▶ Task details: Below is a listing. Return the lines from the one that contains "Asian Chinese Traditional" to the one that contains "Agnieszka Hohtaubel, 12 lat, Marc Chagall", both ends included, verbatim and with no pictures.

▶ Material for this exercise:
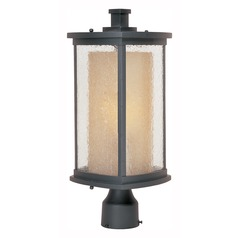 Seeded Glass LED Post Light Bronze Maxim Lighting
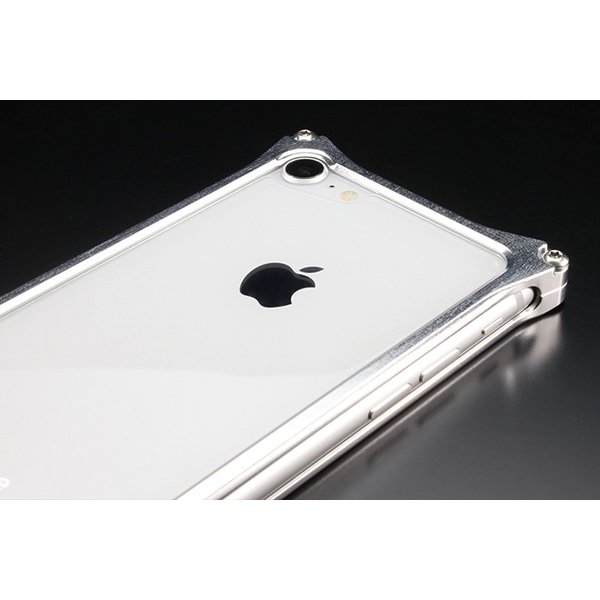 iPhone8 強化ガラスバックプロテクター キルドデザイン専用 背面保護ガラスフィルム True Color Back Protector for GILD design iPhone 8|gilddesign|03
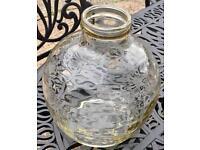 Large round glass vase / candle holder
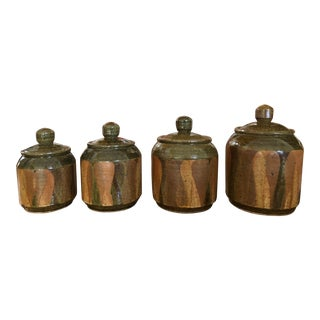 Artisan Studio Made Clay Pottery Lidded Containers - Set of 4 For Sale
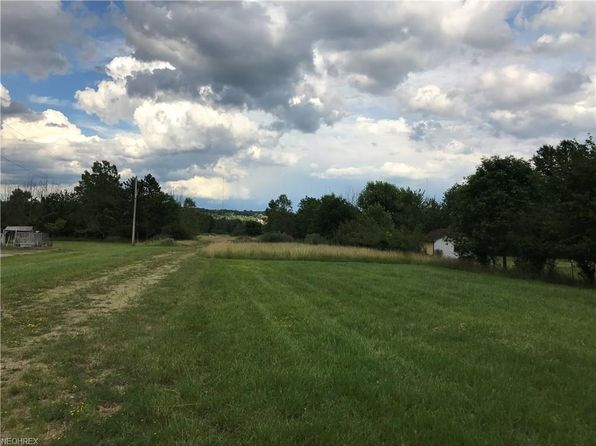 null bed null bath Vacant Land at  ABBEY RD NORTH ROYALTON, OH, 44133 is for sale at 500k - 1 of 2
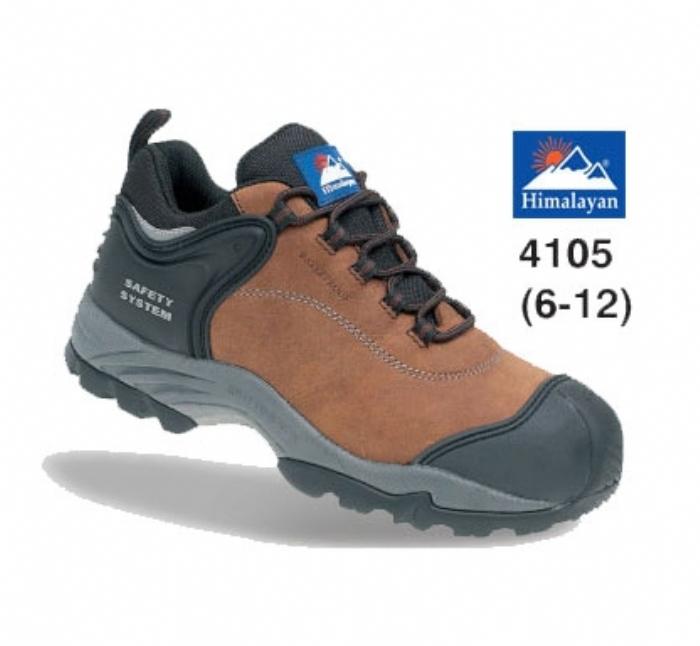 HIMALAYAN Brown Nubuck Fully Waterproof Shoe Metal Free Cap/Midsole Gravity 2 Sole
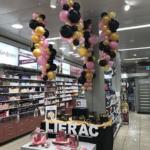 Décors promotion magasin-2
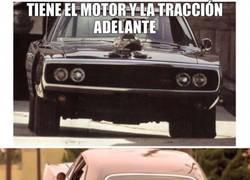 Enlace a La magia del charger de Toretto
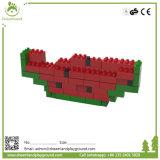 O campo de jogos seguro do edifício do uso comercial brinca blocos de apartamentos da espuma do PPE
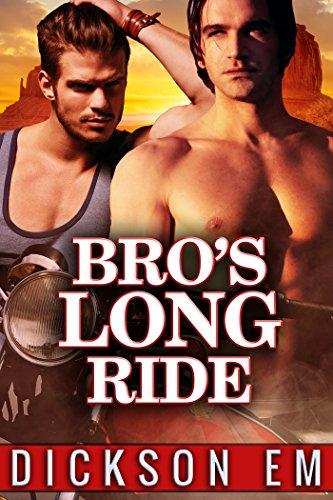 BRO'S LONG RIDE - M/M First Time Gay Biker Romance (English Edition)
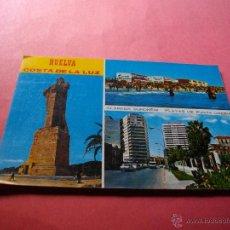 Postales: POSTAL DE HUELVA BONITAS VISTAS . Lote 44732756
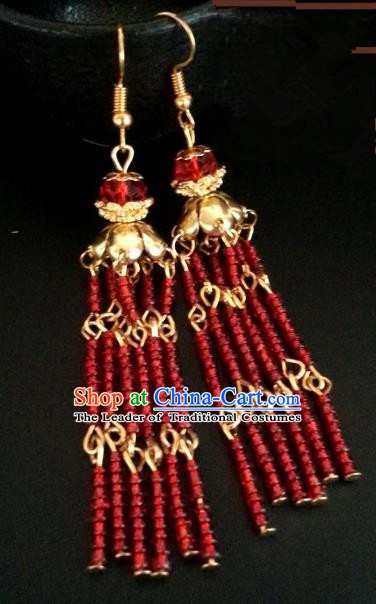 Asian Chinese Traditional Handmade Jewelry Accessories Princess Wedding Eardrop Hanfu Classical Earrings for Women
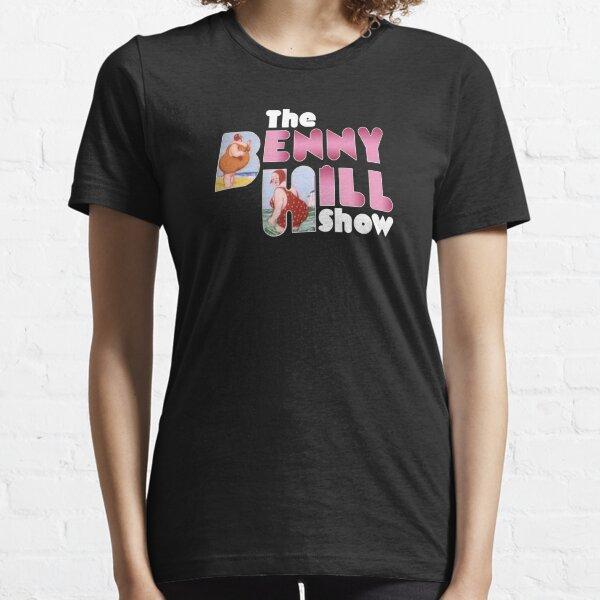 Benny Hill logo (clean) Essential T-Shirt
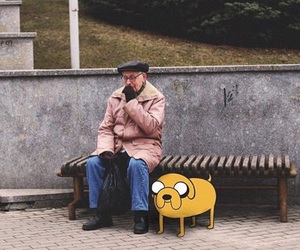 real life, jake the dog, and adventure time image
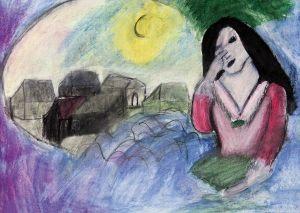 Agnieszka Hohtaubel, 12 lat, Marc Chagall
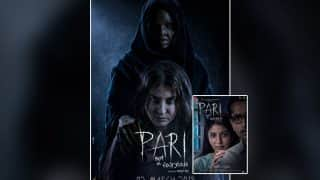 Pari Teaser: Anushka Sharma Spooks Us With A New Poster; Reveals The Important Update We All Have Been Waiting For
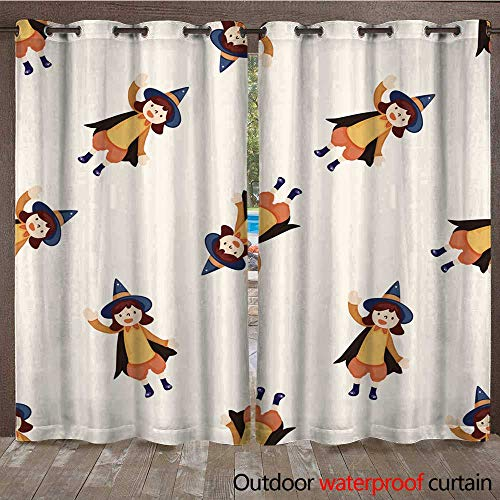RenteriaDecor Outdoor Ultraviolet Protective Curtains Halloween Party Costume Cartoon Seamless Pattern Background W96 x L108]()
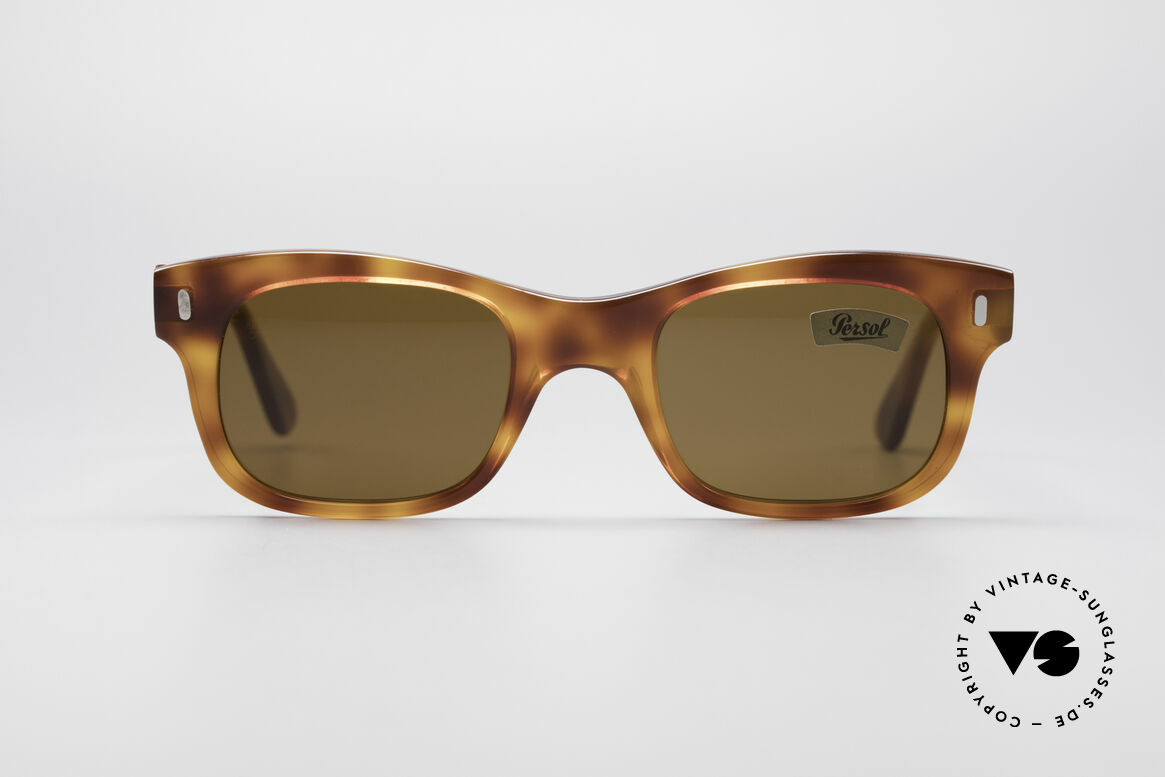 Persol 852 Ratti True Vintage 80's Shades, classic design and coloring; a timeless unisex model!, Made for Men and Women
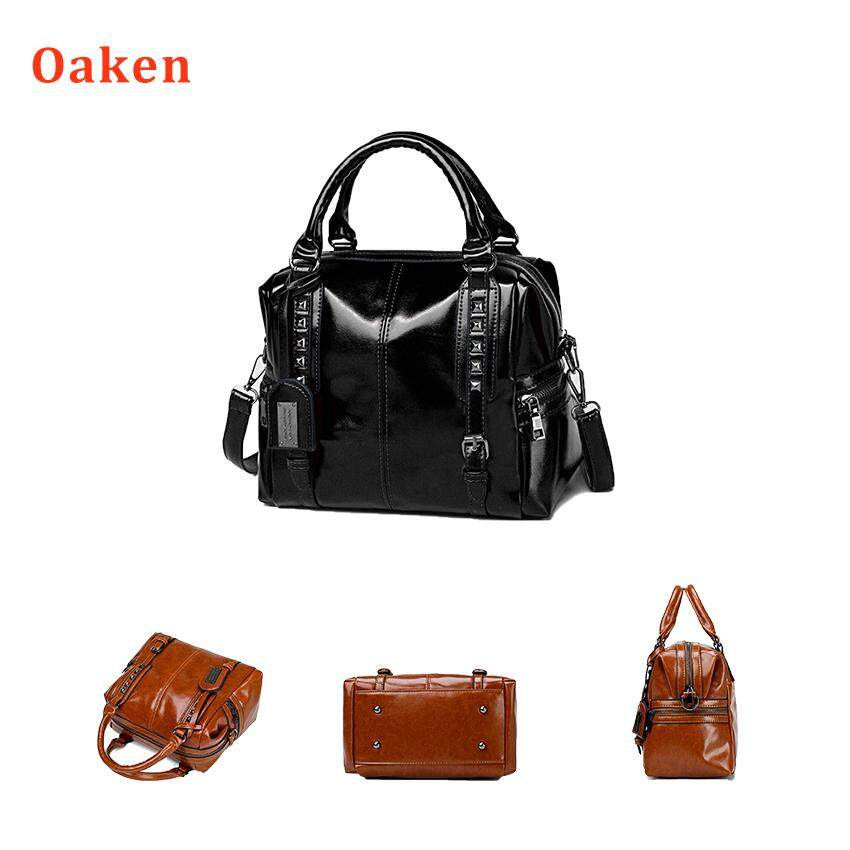 892e8640ba2408 Oaken Women Retro Handbag, Oil Wax Faux Leather Shoulder Bag Tote Crossbody  Bag for Ladies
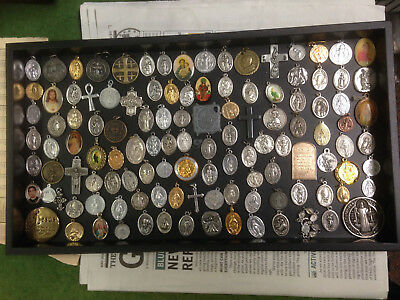 VINTAGE Lot of 100+ Mixed Religious Charms / Medals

▶ Answer to this exercise:
 Asian Chinese Traditional Handmade Jewelry Accessories Princess Wedding Eardrop Hanfu Classical Earrings for Women
 Benny Hill logo (clean) Essential T-Shirt
 real life, jake the dog, and adventure time image
 Agnieszka Hohtaubel, 12 lat, Marc Chagall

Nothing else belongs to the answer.